Whatever creativity/thinking/effort bandwidth that's available will now get shifted to a different place in the problem-solving effort bottleneck.
That's the hallmark of any delegation being effective. Do we see that happening with AI tools? Personally, I do see that working for me. Is it as good as the hype makes it to be or I wish it to be? maybe not, yet, for me. But that's the case with most things in life.
I think in the software trade you will definitely use your brain less. But in other trades, it removes the time sucks and gets you back to work.
For example I send some doc asking for a feedback and someone without reading it generate a feedback with llm with so much ambiguity that I have to get back and wait couple of more days to get a reply.
One of the most silliest thing I see is a middle manager feeding Microsoft planner to Claude to generate a report and generate future steps and sometimes it makes no sense what he present couple of weeks ago because what he present today is contradicting to the one before.
At this point I feel it’s cheaper to replace them with AI. They are just physical vessels for AI.
It’s just not that maybe they were not good enough. But now they just fully depend on AI.
The article takes a position that assumes hallucinations do not occur, and then posits from that stance the question as to whether we rely on AI too much. We should be taking a step back before even asking that question and focusing on the part where AI does invent answers whole-cloth.
I want certain answers that the docs and the code are not giving me yet. Nothing is more irritating than working through a tutorial on a new framework and then throwing all that work out because that’s not really how one should use the framework. Nothing is more frustrating than having to get through a treatise on why this framework is The Solution before I can actually see code that uses the solution. And it’s beyond annoying when this End All Be All framework has a glaring omission that’s not obvious until you’ve built large amounts of your project on top of it.
Hand the docs and the example code to the LLM, and now I can get answers. “How can I do X?” Example code. “Then I need Z” Modified code. “How is this going to handle Q?” Explanation. “That doesn’t seem quite right. Give me a reference to the doc or code showing this.” Links.

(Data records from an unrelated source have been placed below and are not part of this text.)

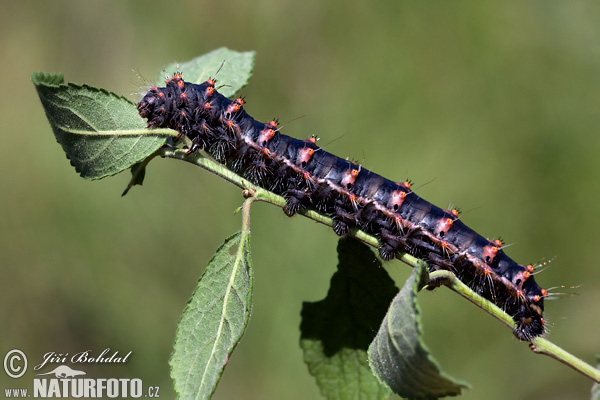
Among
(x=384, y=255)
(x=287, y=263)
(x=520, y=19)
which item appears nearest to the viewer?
(x=384, y=255)

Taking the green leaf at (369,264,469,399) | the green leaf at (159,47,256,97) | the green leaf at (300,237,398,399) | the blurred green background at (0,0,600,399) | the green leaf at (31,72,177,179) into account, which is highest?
the blurred green background at (0,0,600,399)

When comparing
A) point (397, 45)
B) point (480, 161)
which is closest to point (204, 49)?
point (397, 45)

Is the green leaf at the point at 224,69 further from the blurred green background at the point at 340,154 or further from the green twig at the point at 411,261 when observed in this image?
the blurred green background at the point at 340,154

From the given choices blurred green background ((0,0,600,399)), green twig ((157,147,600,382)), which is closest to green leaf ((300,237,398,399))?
green twig ((157,147,600,382))

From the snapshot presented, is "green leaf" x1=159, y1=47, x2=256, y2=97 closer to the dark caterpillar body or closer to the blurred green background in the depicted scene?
the dark caterpillar body

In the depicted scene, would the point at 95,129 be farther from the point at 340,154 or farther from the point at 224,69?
the point at 340,154

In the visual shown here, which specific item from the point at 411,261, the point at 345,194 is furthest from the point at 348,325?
the point at 345,194

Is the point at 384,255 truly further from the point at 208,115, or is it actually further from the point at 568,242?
the point at 568,242
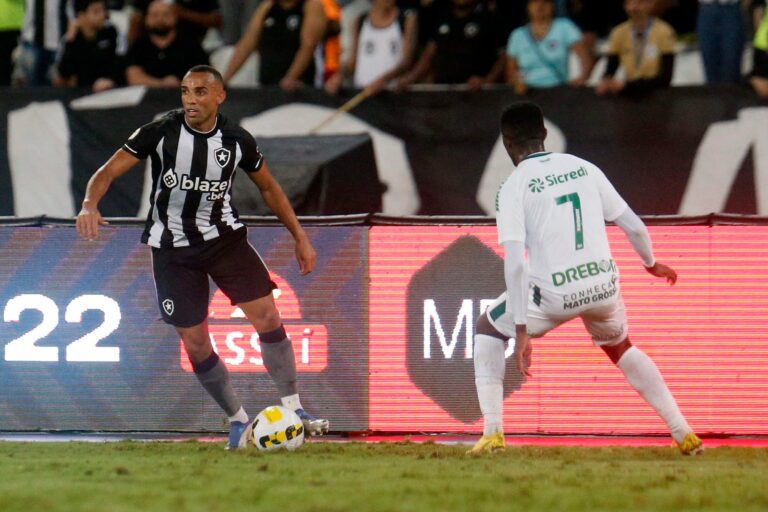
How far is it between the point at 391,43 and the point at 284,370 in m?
4.14

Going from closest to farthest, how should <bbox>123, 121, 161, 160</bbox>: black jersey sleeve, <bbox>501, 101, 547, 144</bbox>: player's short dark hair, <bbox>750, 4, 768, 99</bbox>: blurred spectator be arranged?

Great, in 15 min, I have learned what I need to know, I can see that this solves a problem that I have, and I have discovered that I need an implementation of S to complement this solution.
That is usefulness. And it requires experience.
What is frightening is with something like neuralink that in a future hypothetical time would have very fast capability to keep informed and advised, you could be a zombie decision maker and nobody would really be able to tell. Even when you were pressed to why you made the decision, it's just another AI response, it's like a con artist or imposter dream scenario.
I noticed that atm, before these crazy hypotheticals potentially happen, the people that seem to take the time to understand things deeper are still way more valuable than those that just use tools more than not. Its obvious atm due to the lag in time and the way people respond in meetings, at least for now. :)
Knowing declarative you need to loop over elements and actually being able to write the for loop as procedural knowledge are two different shoes. I believe that this is the real danger.
Pilots have much automation in the cockpit but the pilot needs simulation hours actually flying not relying on the autopilot.
If you dont write code you will forget/loose much accuracy writing it, its just a matter of time.